◆ Extrait:
═══

Considérant combien les tentatives d’inflexion des décisions des dirigeants politiques par le plaidoyer ont perdu de leur efficacité, et que le monde qui semble se profiler est un projet politique réservé aux classes dominantes : « des mégapoles dynamiques économiquement, reliées les unes aux autres par avion et entourées de ceintures maraîchères de produits bios et locaux pour nourrir leurs cadres supérieurs ; d'immenses monocultures ultra-intensives, mécanisées et numérisées, avec un nombre minimal d'agriculteurs et des ressources privatisées au maximum, notamment les ressources en eaux ; des villes moyennes délaissées et gouvernées principalement par la répression ». L'alternative d'un renversement révolutionnaire de type « Grand soir » ne semble pas à portée de main et, quoiqu'il en soit, une organisation collective à grande échelle nécessiterait un solide (ré) apprentissage en amont, en dehors des régions du monde où existe encore une forte présence indigène. La réappropriation collective des territoires au cours des luttes territoriales de type zad, court-circuite les dirigeants politiques et permet « des transformations des modes d’existence qui ne sont plus conditionnées à leur décision ». Les auteurs espèrent que ces « interstices communaux fassent tâche d’huile, que l'usage égalitaire des communs devienne la norme et que le monde dans lequel nous vivons à présent devienne un objet d'étude exotique pour les anthropologues et les historiens – ou matière à des histoires effrayantes pour les enfants ». Après tout, les Européens ont déjà vécu cinq ou six siècles dans une multiplicité de formes institutionnelles d'une étourdissante diversité et les travaux de James C. Scott ont montré que « la cohabitation apaisée ou conflictuelle, entre des structures de type étatique et des territoires autonomes a été la règle dans l'histoire des sociétés humaines ». Si, grâce au pouvoir de contrôle et de coercition que leur a conféré le « progrès » technologique, l'antagonisme fondamentale entre volonté de contrôle et désir d'autonomie persiste. Si les zad ont une évidente dimension offensive en entravant les grands projets étatiques, elles servent aussi de « base arrière pour lancer des actions contre l'écosystème capitaliste ». « La possibilité d’expérimenter “autre chose“, enfin, renforce la puissance de la fuite comme arme politique. » Ils insistent sur « la diversité comme seule valeur réellement universalisable ».

═══

◆ Données fournies:
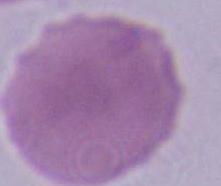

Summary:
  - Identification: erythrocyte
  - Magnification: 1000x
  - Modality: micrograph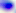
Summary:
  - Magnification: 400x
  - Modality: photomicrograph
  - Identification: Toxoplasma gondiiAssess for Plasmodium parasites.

═══

◆ Consigne 1: Relevez, dans l'extrait sur les zad, les trois composantes du monde que la citation décrit comme un projet politique réservé aux classes dominantes.
◆ Consigne 2: Poursuivez l'extrait sur les zad en quelques phrases, à la suite de sa dernière phrase.
Les lignes ci-dessus ne sont pas nécessaires.

◆ Réponse finale 1:
- des mégapoles dynamiques économiquement, reliées les unes aux autres par avion et entourées de ceintures maraîchères de produits bios et locaux pour nourrir leurs cadres supérieurs
- d'immenses monocultures ultra-intensives, mécanisées et numérisées, avec un nombre minimal d'agriculteurs et des ressources privatisées au maximum, notamment les ressources en eaux
- des villes moyennes délaissées et gouvernées principalement par la répression

◆ Réponse finale 2:
Alessandro Pignocchi et Philippe Descola utilisent l’anthropologie comme un levier politique pour dépasser le naturalisme et fissurer le statu quo qui empêche le dépassement du capitalisme, dont le pouvoir de prédation n’est plus à démontrer. Ils montrent le chemin d’une véritable révolution copernicienne déjà à l’oeuvre dans les territoires en lutte.
Les planches de bandes dessinées d’Alessandro Pignocchi, intercalées entre chaque chapitre, illustrent avec beaucoup d’humour « l’effort de symétrisation » qu’ils décrivent et prescrivent.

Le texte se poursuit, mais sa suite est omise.